Tsunami Trees de Naoya Hatakeyama paraît chez Light Motiv.

Originaire de la péninsule d’Hirota, dans la préfecture d’Iwate le photographe Naoya Hatakeyama nous présente son travail dans l’ouvrage Tsunami Trees, focalisé sur les conséquences du tsunami du 11 mars 2011 (1). Il s’intéresse, plus particulièrement, aux arbres comme son titre nous le stipule.

Dans les premières années du désastre, il est accaparé par les conséquences. De ce fait, il ne s’occupe que de sa ville natale Rikuzentakata où sa mère réside.

Cependant, face aux changements topographiques des lieux et à la mort programmée de nombreux arbres, le sel empoisonne les racines, il entreprend de prospecter la côte orientale de son pays. Il se lance alors à la recherche de vénérables survivants avant qu’ils ne disparaissent définitivement.

Ce qui le décide, en premier lieu, c’est la vision d’un noyer du diable, oni-gurumi, qui est littéralement coupé en deux. La moitié de sa frondaison est totalement morte. Seules les branches apparaissent dans leur désolation alors que l’autre moitié est couverte de feuilles.
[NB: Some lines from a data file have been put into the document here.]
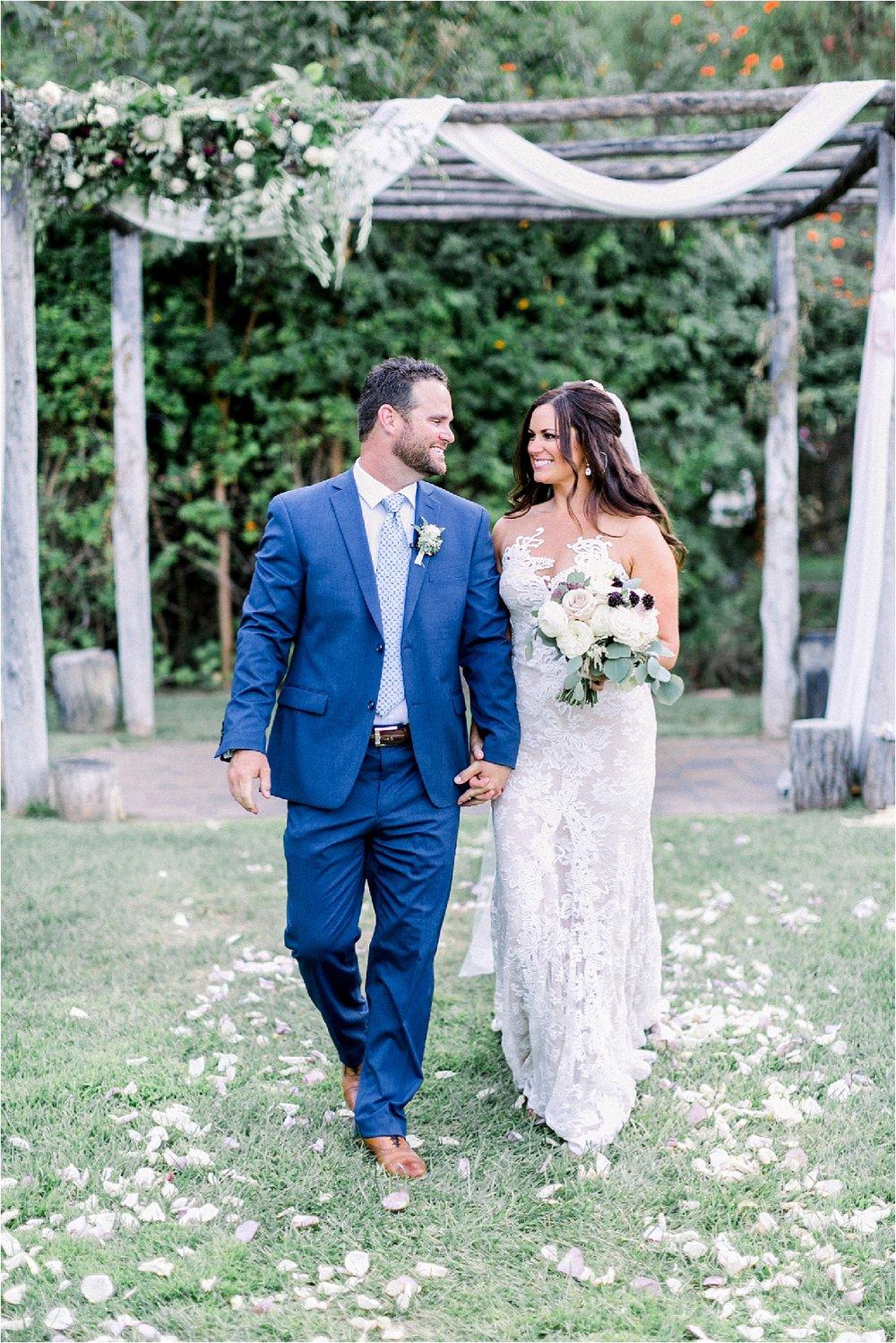 Bandy Canyon Ranch Wedding photos - Petula Pea Photography  13.jpg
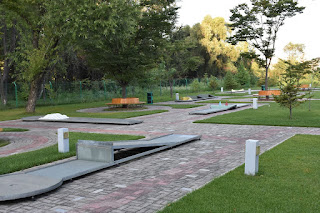 Miniature Golf course in Pyongyang, North Korea. Photo by Dylan Harris of Lupine Travel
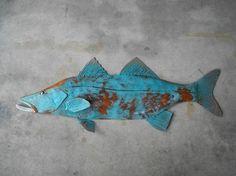 Snook Metal Fish Wall sculpture Tropical by SallenbachFishArt, $100.00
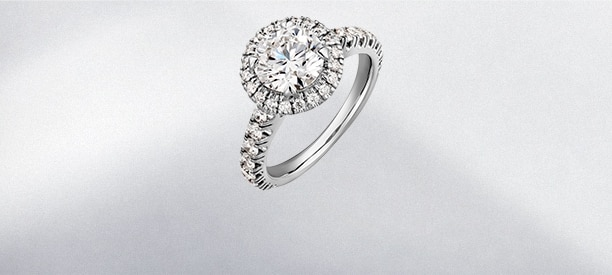 8b584f8bafc39 Cartier ring collections: Luxury jewelry on the Cartier Official Website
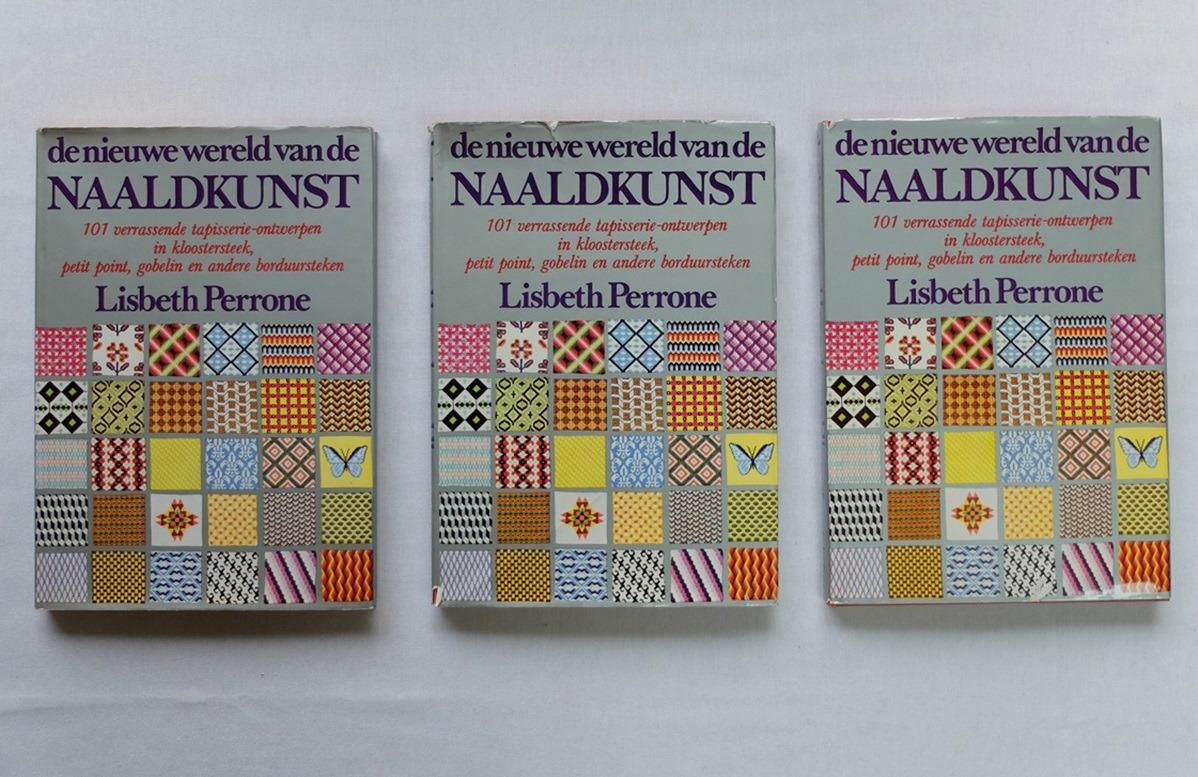 Boeken Nieuwe wereld van de naaldkunst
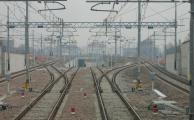 ferrovia Europa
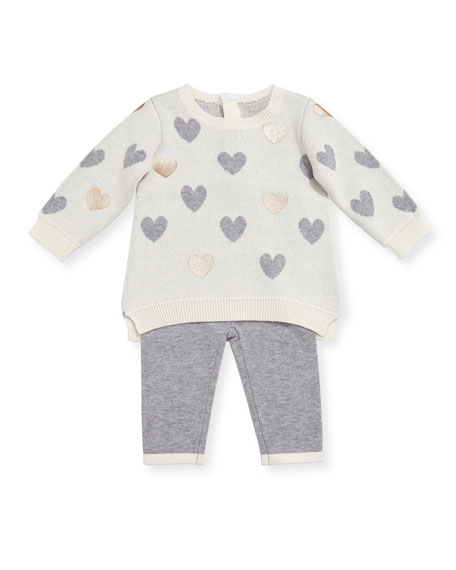 Miniclasix Heart Sweater w/ Leggings, Size 3-9 Months
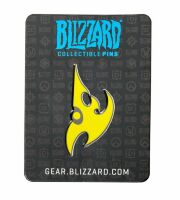 Значок 2016 Blizzcon Blizzard Collectible Pins - Protoss Logo Pin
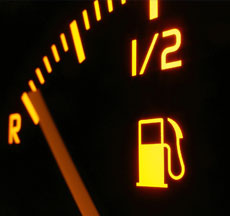 fuel-meter
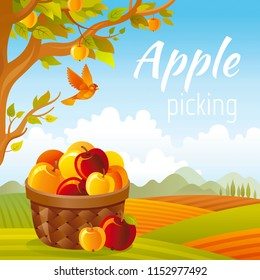 Vector illustration. Fall landscape poster with apple tree, full basket, bird and farm garden element. Realistic 3d banner for apple picking or harvest festival with autumn symbols. Cute cartoon style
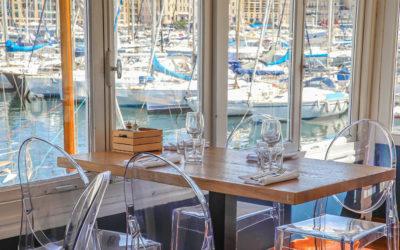Réouverture du restaurant «La Nautique» le mercredi 3 juin 2020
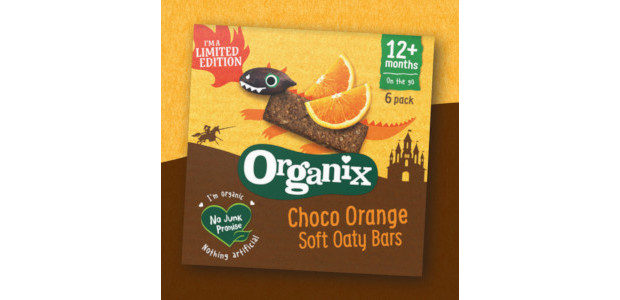 Organix spark imaginations with New Limited Edition Organix has announced the launch of its new flavour packed limited edition Choco Orange Soft Oaty Bars. Joining the Organix range of awardwinning […]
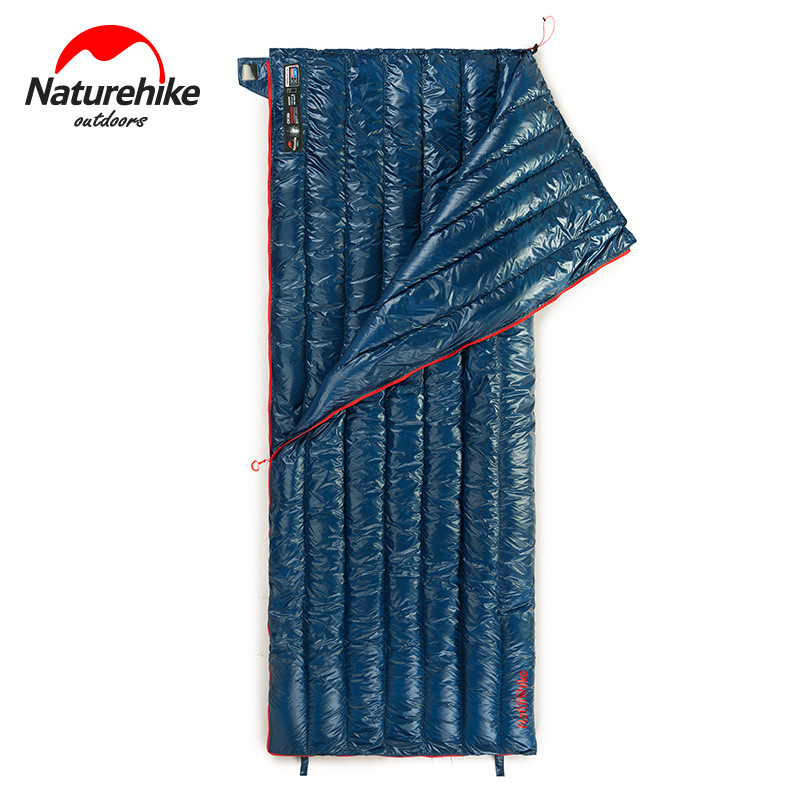 Naturehike Outdoor Urltra Light 95 Goose Down Envelope Sleeping Bag 570g 190 72cm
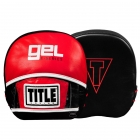 Лапы TITLE GEL® E-Series Micro Punch Mitts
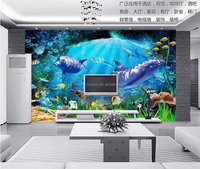 high quality hotel 3D modern wall mural, big mural wallpaper for living room, photo paper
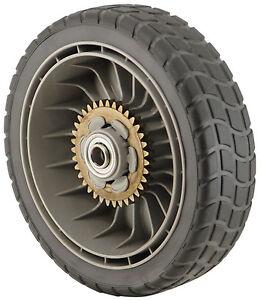 Image Is Loading Honda Harmony Hrb216 Hxa Hrr216k2 Lawn Mower Rear
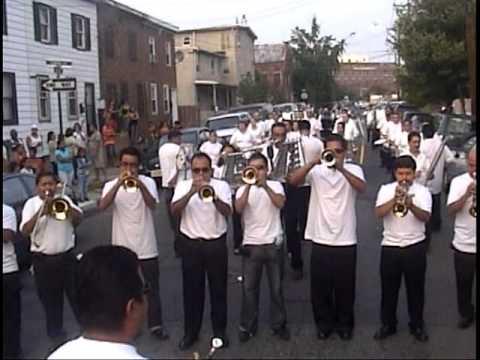 Banda Punta de Lanza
« …j’ai eu la forte envie d’aller à la recherche d’arbres de ce genre… », nous rapporte-il avec circonspection dans son texte d’introduction.

Fort de ce “miracle”, et suite à un long itinéraire, il trouve des arbres réchappés de la catastrophe, mais pour combien de temps encore ? Le temps presse nous dit-il en substance.

L’élargissement de son champ d’action lui permet de témoigner des différents stigmates qu’a subis la végétation lors du déferlement.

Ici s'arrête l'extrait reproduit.